TASKS AND EXERCISES ::
(1) In the passage on follicular fluid in PCOS, how many glycoproteins were identified in the follicular fluid of women with PCOS compared to controls?
(2) Continue the passage on follicular fluid in PCOS from its last sentence.

Data are represented as mean ± S.D. Statistical comparison was done using Mann Whitney U tests. P values <0.05 are considered statistically significant.
Discussion
The composition of follicular fluid provides information about the microenvironment of the growing oocyte essential for follicle development. Glycoproteins are vital constituents of the cell membrane and extra cellular matrix (ECM), involved in biological processes including intracellular transport, protein folding and stability, cell-cell and receptor-ligand interaction and immune response. Changes in glycosylation may alter a biological function, folding and stability of proteins, which in turn may contribute to disease progression [20]. We hereby, present the first report on the use a quantitative proteomic technique to perform a comparative glycoprotein expression profiling of follicular fluid from women with PCOS versus healthy controls. Our study has led to the identification of 282 glycoproteins present in the follicular fluid of women with PCOS compared to controls, of which, 10 proteins were found to be differentially regulated. Further, we confirmed up and downregulation of SERPINA1 and ITIH4, respectively in follicular fluid by immunoblotting.
SERPINA1, one of the serine protease inhibitors in serum, is an acute phase protein, with a documented role in the inhibition of neutrophil elastase in lungs, modulating inflammation and apoptosis [21]. Apart from its tissue specific functions, SERPINA1 is an inhibitor of various tissue remodeling and angiogenesis-promoting proteases including, plasmin, thrombin, trypsin and plasminogen activator. Plasminogen activator, catalyzes the conversion of plasminogen to plasmin by proteolytic cleavage. Plasmin in turn activates vascular endothelial growth factor, basic fibroblast growth factor and matrix metalloproteases, all of which play an important role in angiogenesis. SERPINA1 exerts its anti-angiogenic effect by reducing the pro-angiogenic activity of plasmin, which in turn affects the subsequent activation of the above-mentioned pro-angiogenic factors. Additionally, it also interferes with ECM degradation, another important activity essential for angiogenesis. In our earlier comparative proteomic study, we found downregulation of plasminogen and an upregulation of SERPINA1 in the follicular fluid of women with PCOS [8]. Plasminogen activator inhibitor, the main regulator of plasminogen activator has been reported to be increased in the serum of women with PCOS [22,23]. All this may lead to lower plasmin level and activity in women with PCOS.

RAW DATA ::
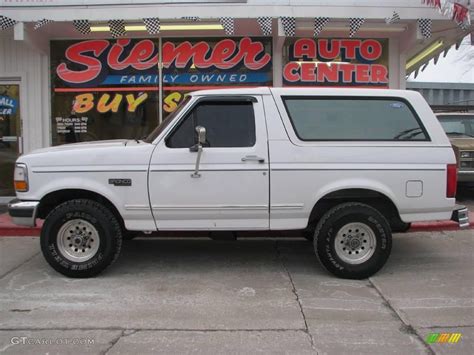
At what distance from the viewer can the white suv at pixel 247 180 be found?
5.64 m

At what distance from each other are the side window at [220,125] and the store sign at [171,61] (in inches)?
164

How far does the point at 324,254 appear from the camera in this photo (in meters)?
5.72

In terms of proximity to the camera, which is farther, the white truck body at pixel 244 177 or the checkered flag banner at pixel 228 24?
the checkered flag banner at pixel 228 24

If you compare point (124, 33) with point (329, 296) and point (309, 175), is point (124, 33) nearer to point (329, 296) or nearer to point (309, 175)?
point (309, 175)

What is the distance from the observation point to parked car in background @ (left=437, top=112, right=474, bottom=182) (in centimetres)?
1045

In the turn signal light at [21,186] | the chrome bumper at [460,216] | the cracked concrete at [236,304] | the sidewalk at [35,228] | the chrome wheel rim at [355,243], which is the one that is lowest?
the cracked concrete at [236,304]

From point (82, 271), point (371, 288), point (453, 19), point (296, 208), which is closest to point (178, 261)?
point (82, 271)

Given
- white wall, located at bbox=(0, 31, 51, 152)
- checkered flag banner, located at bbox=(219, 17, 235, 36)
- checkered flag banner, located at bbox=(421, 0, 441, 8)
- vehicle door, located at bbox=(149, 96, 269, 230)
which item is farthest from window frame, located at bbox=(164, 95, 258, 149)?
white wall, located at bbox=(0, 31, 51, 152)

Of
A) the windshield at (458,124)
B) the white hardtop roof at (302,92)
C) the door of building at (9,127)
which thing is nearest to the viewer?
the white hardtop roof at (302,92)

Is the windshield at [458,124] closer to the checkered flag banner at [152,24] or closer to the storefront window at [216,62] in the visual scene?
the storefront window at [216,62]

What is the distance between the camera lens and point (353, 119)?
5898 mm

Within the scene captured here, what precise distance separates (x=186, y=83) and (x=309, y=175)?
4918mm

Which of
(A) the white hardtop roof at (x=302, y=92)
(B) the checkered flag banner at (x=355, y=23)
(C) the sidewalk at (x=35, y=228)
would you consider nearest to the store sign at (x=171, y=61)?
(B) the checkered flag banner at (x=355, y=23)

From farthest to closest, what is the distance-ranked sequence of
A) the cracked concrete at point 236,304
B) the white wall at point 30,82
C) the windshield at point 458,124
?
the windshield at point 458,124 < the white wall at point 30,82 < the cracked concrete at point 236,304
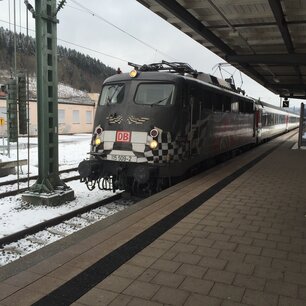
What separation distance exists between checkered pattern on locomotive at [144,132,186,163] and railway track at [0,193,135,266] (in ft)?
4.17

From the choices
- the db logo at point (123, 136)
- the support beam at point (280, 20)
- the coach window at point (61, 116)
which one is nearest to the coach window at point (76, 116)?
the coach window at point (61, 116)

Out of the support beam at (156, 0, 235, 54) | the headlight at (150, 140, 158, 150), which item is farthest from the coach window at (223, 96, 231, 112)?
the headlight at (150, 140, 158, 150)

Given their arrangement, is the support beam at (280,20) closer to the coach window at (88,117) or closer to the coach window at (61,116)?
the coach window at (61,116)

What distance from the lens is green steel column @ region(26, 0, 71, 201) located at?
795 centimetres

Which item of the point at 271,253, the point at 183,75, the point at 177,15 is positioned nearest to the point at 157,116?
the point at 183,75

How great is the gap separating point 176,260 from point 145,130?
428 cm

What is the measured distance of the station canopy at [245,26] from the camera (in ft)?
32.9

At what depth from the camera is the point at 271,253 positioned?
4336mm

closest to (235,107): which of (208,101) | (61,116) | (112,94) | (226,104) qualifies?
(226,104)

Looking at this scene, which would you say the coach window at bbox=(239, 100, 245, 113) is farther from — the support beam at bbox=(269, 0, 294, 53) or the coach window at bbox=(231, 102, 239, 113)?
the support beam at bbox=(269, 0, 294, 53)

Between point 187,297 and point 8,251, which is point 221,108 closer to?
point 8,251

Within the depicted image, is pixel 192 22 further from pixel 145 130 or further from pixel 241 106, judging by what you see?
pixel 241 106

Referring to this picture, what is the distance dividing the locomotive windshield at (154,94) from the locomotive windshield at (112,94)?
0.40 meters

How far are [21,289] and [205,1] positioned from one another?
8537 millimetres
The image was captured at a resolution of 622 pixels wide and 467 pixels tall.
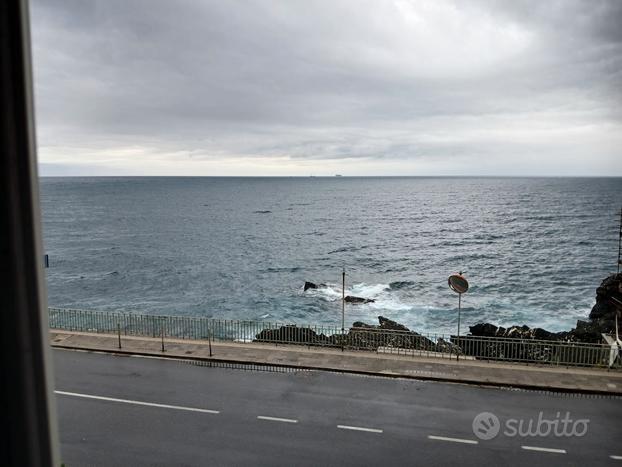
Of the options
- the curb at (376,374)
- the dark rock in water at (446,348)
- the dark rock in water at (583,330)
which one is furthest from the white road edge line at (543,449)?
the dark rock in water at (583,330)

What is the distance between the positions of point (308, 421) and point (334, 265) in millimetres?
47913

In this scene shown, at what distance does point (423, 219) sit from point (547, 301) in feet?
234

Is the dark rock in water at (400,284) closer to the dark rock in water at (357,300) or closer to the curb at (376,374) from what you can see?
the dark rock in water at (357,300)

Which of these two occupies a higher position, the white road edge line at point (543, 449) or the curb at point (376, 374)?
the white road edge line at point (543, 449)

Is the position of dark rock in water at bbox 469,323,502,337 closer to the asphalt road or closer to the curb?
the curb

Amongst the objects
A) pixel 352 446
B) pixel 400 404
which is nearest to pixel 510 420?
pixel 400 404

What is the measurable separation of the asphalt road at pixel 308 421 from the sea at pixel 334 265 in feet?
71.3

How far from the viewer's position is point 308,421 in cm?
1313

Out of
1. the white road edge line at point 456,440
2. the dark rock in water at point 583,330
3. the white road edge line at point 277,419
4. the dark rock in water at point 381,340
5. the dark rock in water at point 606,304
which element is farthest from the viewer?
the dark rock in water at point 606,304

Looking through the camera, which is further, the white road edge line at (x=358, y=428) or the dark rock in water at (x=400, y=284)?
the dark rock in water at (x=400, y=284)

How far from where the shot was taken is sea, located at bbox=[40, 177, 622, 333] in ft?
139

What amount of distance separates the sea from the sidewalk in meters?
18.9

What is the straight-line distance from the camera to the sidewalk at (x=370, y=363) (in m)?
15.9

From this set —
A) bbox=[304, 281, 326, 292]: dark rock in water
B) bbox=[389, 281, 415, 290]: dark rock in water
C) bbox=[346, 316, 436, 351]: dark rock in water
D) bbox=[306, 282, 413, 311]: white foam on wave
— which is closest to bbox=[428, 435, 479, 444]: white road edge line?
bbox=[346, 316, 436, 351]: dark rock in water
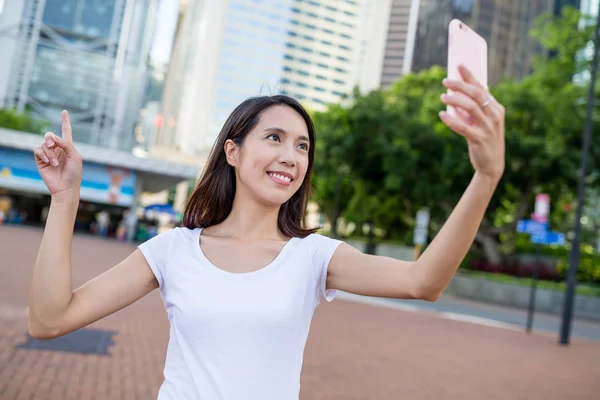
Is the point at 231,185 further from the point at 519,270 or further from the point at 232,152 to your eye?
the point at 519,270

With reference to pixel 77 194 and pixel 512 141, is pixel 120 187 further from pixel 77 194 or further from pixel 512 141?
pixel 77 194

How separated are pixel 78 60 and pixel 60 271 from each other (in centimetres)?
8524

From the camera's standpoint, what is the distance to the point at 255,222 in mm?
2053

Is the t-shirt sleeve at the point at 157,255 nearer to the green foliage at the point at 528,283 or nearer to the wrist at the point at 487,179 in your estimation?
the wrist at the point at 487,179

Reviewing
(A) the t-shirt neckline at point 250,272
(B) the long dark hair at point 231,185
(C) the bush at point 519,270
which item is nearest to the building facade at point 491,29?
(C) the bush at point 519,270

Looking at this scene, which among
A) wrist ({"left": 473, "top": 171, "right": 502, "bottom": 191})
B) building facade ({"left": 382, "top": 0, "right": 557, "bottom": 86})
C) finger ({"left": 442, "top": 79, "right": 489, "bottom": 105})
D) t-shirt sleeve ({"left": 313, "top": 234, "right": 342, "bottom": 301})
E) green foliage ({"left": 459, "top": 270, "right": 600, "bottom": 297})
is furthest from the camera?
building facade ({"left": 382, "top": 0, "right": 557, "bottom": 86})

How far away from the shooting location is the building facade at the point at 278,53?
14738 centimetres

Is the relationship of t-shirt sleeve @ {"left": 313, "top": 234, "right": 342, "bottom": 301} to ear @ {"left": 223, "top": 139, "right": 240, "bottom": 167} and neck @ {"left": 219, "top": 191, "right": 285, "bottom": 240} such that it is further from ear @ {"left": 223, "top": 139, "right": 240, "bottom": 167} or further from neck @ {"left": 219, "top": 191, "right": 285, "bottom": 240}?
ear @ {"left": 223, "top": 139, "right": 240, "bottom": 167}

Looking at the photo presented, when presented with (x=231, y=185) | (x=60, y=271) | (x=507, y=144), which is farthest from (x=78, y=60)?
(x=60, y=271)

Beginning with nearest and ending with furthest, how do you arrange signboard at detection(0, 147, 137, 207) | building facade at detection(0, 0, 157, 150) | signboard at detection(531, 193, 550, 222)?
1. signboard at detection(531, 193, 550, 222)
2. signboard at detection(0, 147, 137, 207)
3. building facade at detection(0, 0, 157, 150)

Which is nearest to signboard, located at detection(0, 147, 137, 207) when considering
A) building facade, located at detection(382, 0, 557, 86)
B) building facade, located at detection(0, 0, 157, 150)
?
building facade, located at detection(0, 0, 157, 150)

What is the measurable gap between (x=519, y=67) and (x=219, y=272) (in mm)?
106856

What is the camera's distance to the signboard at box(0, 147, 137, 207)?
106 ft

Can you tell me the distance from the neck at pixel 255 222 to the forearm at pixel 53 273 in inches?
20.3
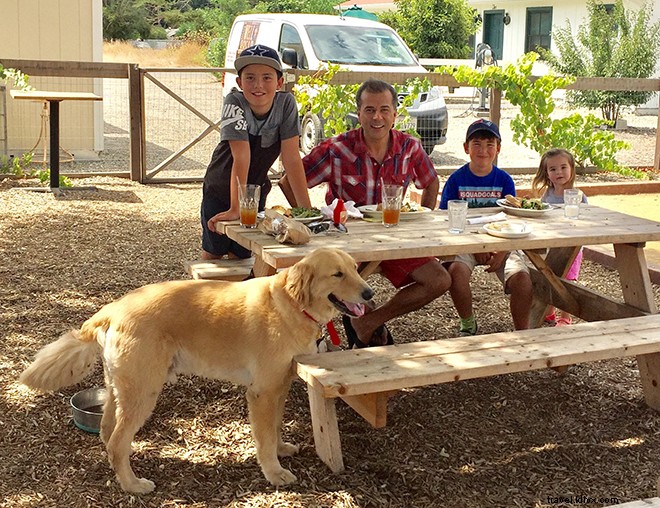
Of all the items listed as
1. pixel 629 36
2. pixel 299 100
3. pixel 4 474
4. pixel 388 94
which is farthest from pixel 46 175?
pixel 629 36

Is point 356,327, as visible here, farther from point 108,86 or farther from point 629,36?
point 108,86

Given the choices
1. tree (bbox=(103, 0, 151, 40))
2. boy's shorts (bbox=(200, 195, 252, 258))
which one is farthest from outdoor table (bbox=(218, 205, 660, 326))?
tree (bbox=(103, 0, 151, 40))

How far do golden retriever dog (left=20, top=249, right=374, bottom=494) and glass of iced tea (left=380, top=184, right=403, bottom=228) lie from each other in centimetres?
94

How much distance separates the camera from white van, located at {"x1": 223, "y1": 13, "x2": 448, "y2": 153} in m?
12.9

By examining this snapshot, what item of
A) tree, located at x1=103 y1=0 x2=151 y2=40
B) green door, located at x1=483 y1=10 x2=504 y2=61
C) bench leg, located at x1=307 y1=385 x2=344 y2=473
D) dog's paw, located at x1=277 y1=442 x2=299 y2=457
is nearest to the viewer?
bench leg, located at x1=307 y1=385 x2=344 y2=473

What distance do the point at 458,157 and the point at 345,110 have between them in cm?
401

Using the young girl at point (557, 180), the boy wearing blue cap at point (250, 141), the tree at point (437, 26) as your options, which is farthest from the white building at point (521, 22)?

EXPECTED RESPONSES ::
(1) 282 glycoproteins.

(2)
Since SERPINA1 is a serum derived protein; its high levels in follicular fluid may be due to its higher abundance in serum, which may percolates into the follicular fluid. Alternatively, high follicular fluid levels of SERPINA1 may also be on account of its increased expression and subsequent secretion from GCs. Therefore, we measured the transcript levels of SERPINA1 in GCs which was significantly upregulated in women with PCOS, suggesting that GCs also contribute towards the increased level of SERPINA1 in follicular fluid of this women. Our results are also in corroboration with findings of Kaur et al, who reported higher SERPINA1 transcripts in GCs of PCOS compared to controls by microarray analysis [24]. The transcript and protein of SERPINA1 have been reported to be over expressed in the endometrial tissue of women with PCOS [25]. Altogether our results indicate that increased SERPINA1 may be involved in altered angiogenesis during follicle development, thereby contributing towards PCOS pathology. However, due to the non-availability of serum samples from study participants on the d-OPU, we could not measure the serum concentration of SERPINA1.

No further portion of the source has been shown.